Once he would’ve let the last rays of the day’s sun strike him, their sting a reminder of when he’d been young. Now he just watched TV. Before his three brides had left, they’d rigged up an old set and a VCR for him and left him a handful of movies. It was a kind gesture, and one he didn’t deserve.
He liked movies about vampires. He knew that was embarrassing. He’d get drunk and heckle them from his couch, watching actors prance about in velvet, enunciating carefully around false teeth.

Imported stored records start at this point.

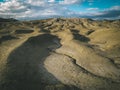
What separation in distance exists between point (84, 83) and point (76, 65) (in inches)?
342

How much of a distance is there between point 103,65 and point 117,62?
4.47 metres

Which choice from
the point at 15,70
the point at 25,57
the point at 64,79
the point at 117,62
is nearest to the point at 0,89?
the point at 15,70

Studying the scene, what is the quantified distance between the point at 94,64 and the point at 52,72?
399 inches

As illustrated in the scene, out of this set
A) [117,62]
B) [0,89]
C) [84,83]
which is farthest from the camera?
[117,62]

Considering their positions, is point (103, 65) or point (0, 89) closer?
point (0, 89)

Tonight the movie was in color. The acting was hammy and the special effects weren’t bad. The vampire turned into a giant bat. A cloud of green smoke. And the old man somehow knew it was coming, but couldn’t look away, as the vampire turned into a seething pile of rats.
The old man wept in the TV’s gentle light.

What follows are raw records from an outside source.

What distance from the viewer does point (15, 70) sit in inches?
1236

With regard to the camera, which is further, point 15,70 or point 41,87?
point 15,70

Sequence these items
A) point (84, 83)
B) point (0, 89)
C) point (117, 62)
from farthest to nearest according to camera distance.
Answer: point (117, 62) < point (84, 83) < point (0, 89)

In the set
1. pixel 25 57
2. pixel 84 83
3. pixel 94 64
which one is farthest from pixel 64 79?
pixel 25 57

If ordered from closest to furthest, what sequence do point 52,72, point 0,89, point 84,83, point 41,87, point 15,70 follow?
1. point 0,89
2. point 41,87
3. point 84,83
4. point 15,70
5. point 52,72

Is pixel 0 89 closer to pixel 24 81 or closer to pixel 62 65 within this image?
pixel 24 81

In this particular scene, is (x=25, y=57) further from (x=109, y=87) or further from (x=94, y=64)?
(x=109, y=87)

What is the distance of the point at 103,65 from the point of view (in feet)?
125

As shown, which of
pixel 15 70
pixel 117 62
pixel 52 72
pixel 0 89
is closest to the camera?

He didn’t dare transform into rats anymore. The last time was to count himself, just to be sure. He tumbled down into two dozen large rats, eyes shining, lining up neatly across the stone floor. One was still missing. When he reformed, he could feel it was gone: a ragged hole inside him where his heart once was.
How could he have been so stupid? So clumsy? That rat was out there somewhere, lost and alone. It had his thoughts and memories, so it knew all about luring victims from bright taverns into dark alleys – but what did it know about being a rat? Nothing at all.
The vampire on screen was feeding, his fresh meal’s eyes rolling back in her head. It used to make him hungry, but not anymore. He didn’t really need blood to survive, he’d discovered. He had just liked the taste.
There’d been the man under the bridge, blood tinged with brandy. The woman who’d tasted like clove cigarettes. A boy who’d been sick with something incurable but delicious. Once these memories were so vivid they were hallucinogenic.
The old man wiped away his tears. It occurred to him, for the first time, that his brides might’ve left him mostly vampire movies to mock him. The joke’s on them. Sometimes watching an actor play him was all that got the old man out of bed.
The music crested; the credits rolled. The old man thought about his missing rat: could it make friends? Find a family? Was it dead in a trap, cut in two by the spring-loaded bar? In his memories, the rat beat like a heart with fur and teeth.
No, he’d know if it was dead. He’d feel it inside.
It was almost sunrise, and the old man went to bed. It was a sea of sheets in a windowless room. He sunk into it, grateful another night had passed. His dreams were still terrible, though. A palimpsest of screams, each laid on top of the next.
But not today.
“Hello,” said his rat. It bounded up and across the bed, perching on the old man’s chest.
His voice shook: “Is it you?”
“It’s me.”
“But – where have you been?”
“Did you know,” said the rat, pausing to clean its face with its paws, “that rats can chew through cinder blocks? That they look after other, sick rats? Did you know that rats dream?”
“I didn’t know…” The old man was close to tears again. “Forgive me.”
“Did you know that, if you tickle a rat, it will laugh?”
The old man reached out and crushed the rat to his chest. He felt its teeth – teeth that never stop growing – gnawing at his flesh. Soon it would be nestled back behind his ribs, its tiny heart beating where his should be.